#Camden, NJ did police reform right — not that radicals will pay attention
“#Camden, NJ did police reform right — not that radicals will pay attention”
June 9, 2020 | 5:58pm
Lt. Zack James of the Camden County Metro Police Department marches along with demonstrators in Camden, N.J., to protest the death of George Floyd.
In 2013, state and local officials dissolved the old Camden Police Department and reconstituted it as the Camden County Metro Police. They did so for both programmatic and fiscal reasons.
Camden is one of the poorest in cities in America, and the Great Recession exacerbated its chronic economic woes; the city was able to provide basic municipal services only thanks to massive state aid. At the same time, crime was rising, and the department had been hit hard by scandals involving corruption and abuse.
Moved by the need for reform but also unhappy about throwing good money after bad, then-Gov. Chris Christie along with local officials embarked on a complete overhaul of policing services.
They created a new public-safety department within the Camden County government, dedicated to policing Camden city. The old department was disbanded.
A new department allowed officials to enact an entirely new union contract. Featherbedding work rules that kept cops off the streets were out. Officials invited all cops to reapply for their jobs and rehired most, including the former police chief. Still, they exercised some selectivity in staffing up the new department. The quality of the force improved, without sacrificing the hard-won experience and institutional knowledge of veteran cops.
Shifting ultimate authority from the Camden mayor and city council to the Camden County board of freeholders entailed a certain sacrifice of local control. But the subsequent drop in crime as well as implementation of community policing has made the new arrangement broadly satisfying among the public.
The result: Overall violent crime peaked in 2011 and has since dropped by 46 percent. Murders, after peaking in 2012, are down by a whopping 62 percent.
The US Department of Justice’s office of Community Policing Strategies recently praised the work of the new Camden County Metro Police. Even then-President Barack Obama had good words for the new department. On a special visit to Camden in May 2015, less than a year after the death of Michael Brown in Ferguson, Mo., Obama called community policing in Camden “a symbol of promise for the nation.”

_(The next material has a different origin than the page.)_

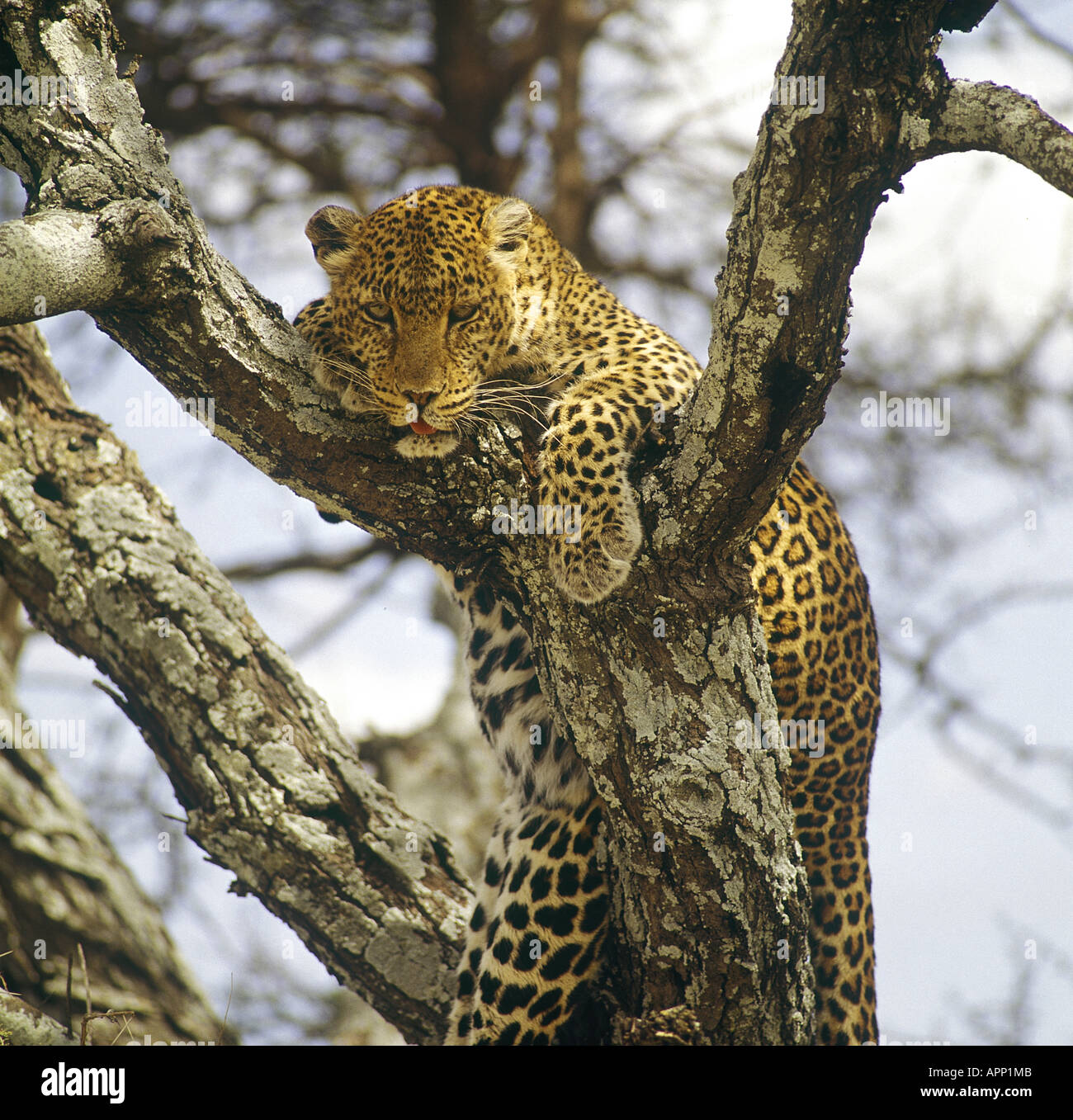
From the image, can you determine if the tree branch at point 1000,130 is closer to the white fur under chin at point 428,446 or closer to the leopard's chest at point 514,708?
the white fur under chin at point 428,446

Community policing had been impractical under the former city contract, which allowed too many uniformed officers to spend their days on civilian desk work. Far from scrapping the police in favor of social workers or “community organizations,” Camden almost doubled the number of officers out patrolling neighborhoods under its new regime.
Camden teaches that, before presuming that the problems with a city’s police department are “systemic,” first focus on the bad apples (again, most cops in Camden were rehired). Union contracts can be a major stumbling block to sensible reforms. Reckless cuts jeopardize police-community relations, which can be improved by maximizing the number of cops available to be out in the neighborhoods on a regular basis.
But the most important lesson to draw from the Camden experience is the most obvious: Police reform does happen. Arguments that American policing is rotten to its core and must be radically rethought aren’t historically informed.
Nor is Camden the only exemplar. De-escalation training has helped Miami-Dade County reduce the number of police shootings of mentally ill individuals. Throughout the late 19th and 20th centuries, a major corruption scandal rocked the NYPD about every 20 to 30 years. Think of the Frank Serpico revelations. Mayors Rudy Giuliani and Mike Bloomberg broke that cycle with deep reform. Police shootings in New York have dropped off a cliff since the early 1970s.
Anyone interested in making a constructive contribution to the current debate must push back against radicals’ dixie-cup mentality that says if a system isn’t working to everyone’s satisfaction, it must be tossed out wholesale. That’s not how Camden reformed policing, and it’s certainly not how we’ll keep cities safe in the future.
Stephen Eide is a senior fellow at the Manhattan Institute, a contributing editor of City Journal and author of the 2019 issue brief “De-Municipalization: How Counties and States Can Administer Public Services in Distressed Cities.”